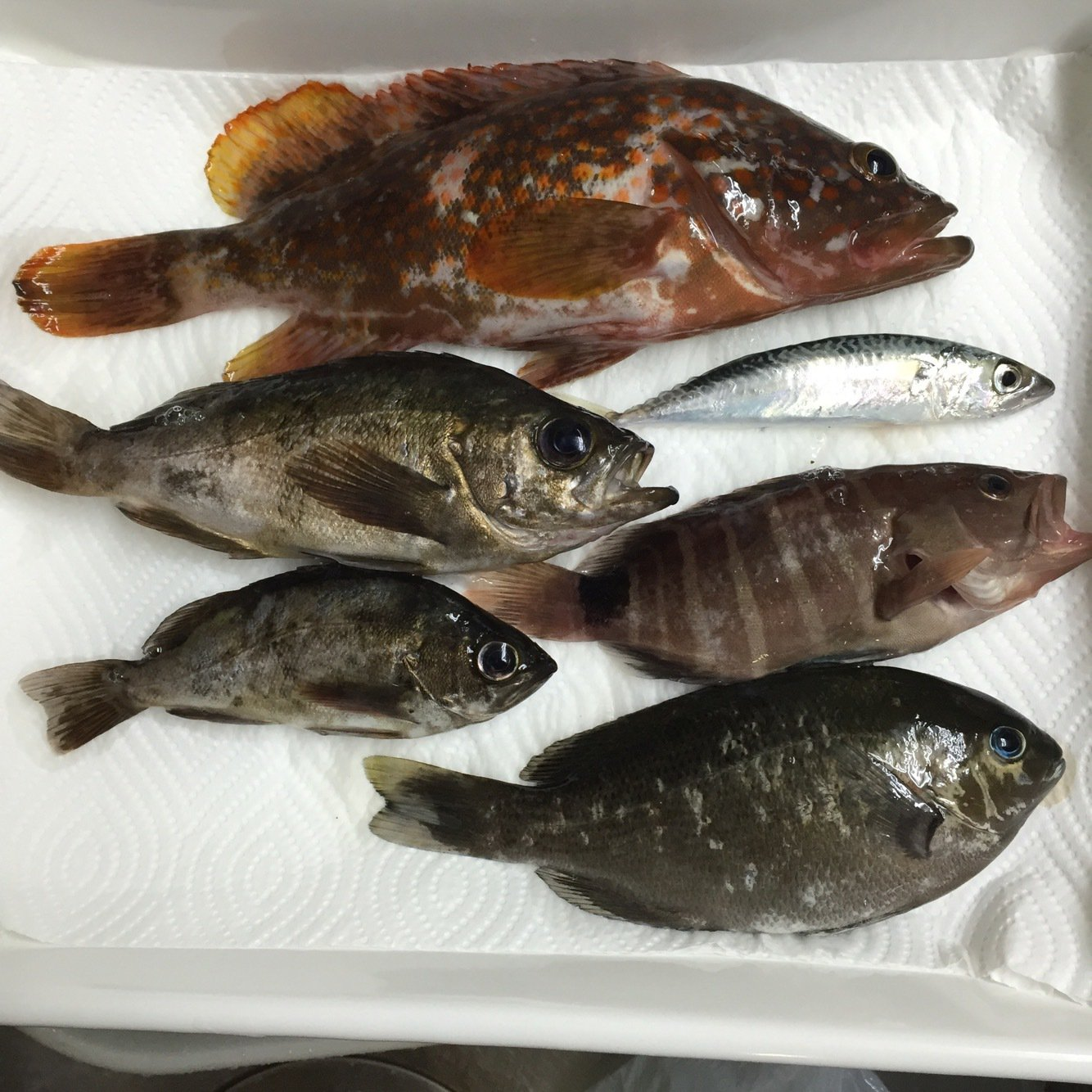 すーさんの投稿画像,写っている魚はキジハタ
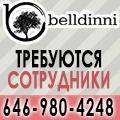 rusrek.com: 920 Belldinni +1 (646) 980-4248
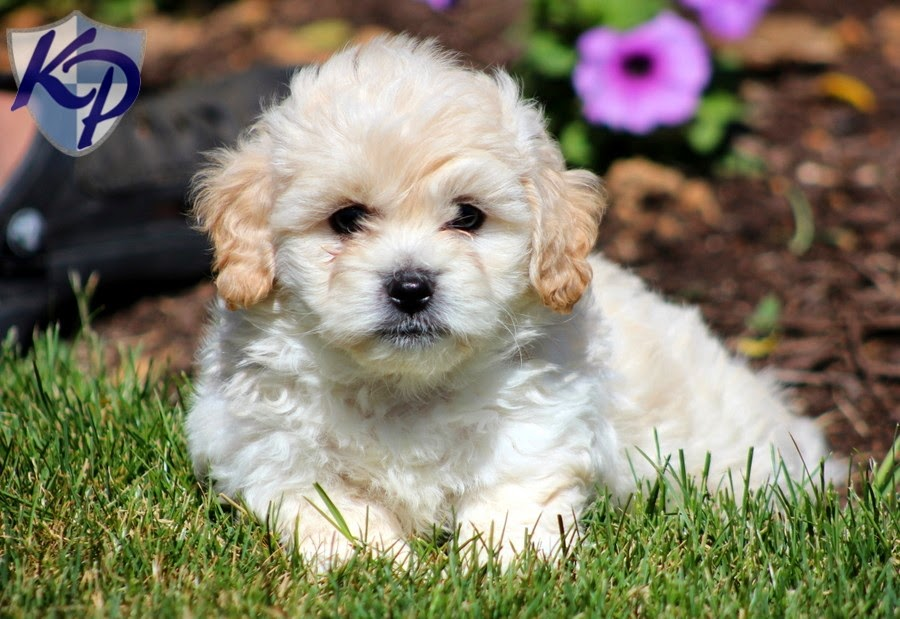Rules Of The Jungle Shichon Puppies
______
▶ _Brief_
After locating the line that contains "rusrek.com: 920 Belldinni +1 (646) 980-4248", output it and all later lines through the end of the material exactly, leaving out pictures.

▶ _Exercise output_
 rusrek.com: 920 Belldinni +1 (646) 980-4248
Rules Of The Jungle Shichon Puppies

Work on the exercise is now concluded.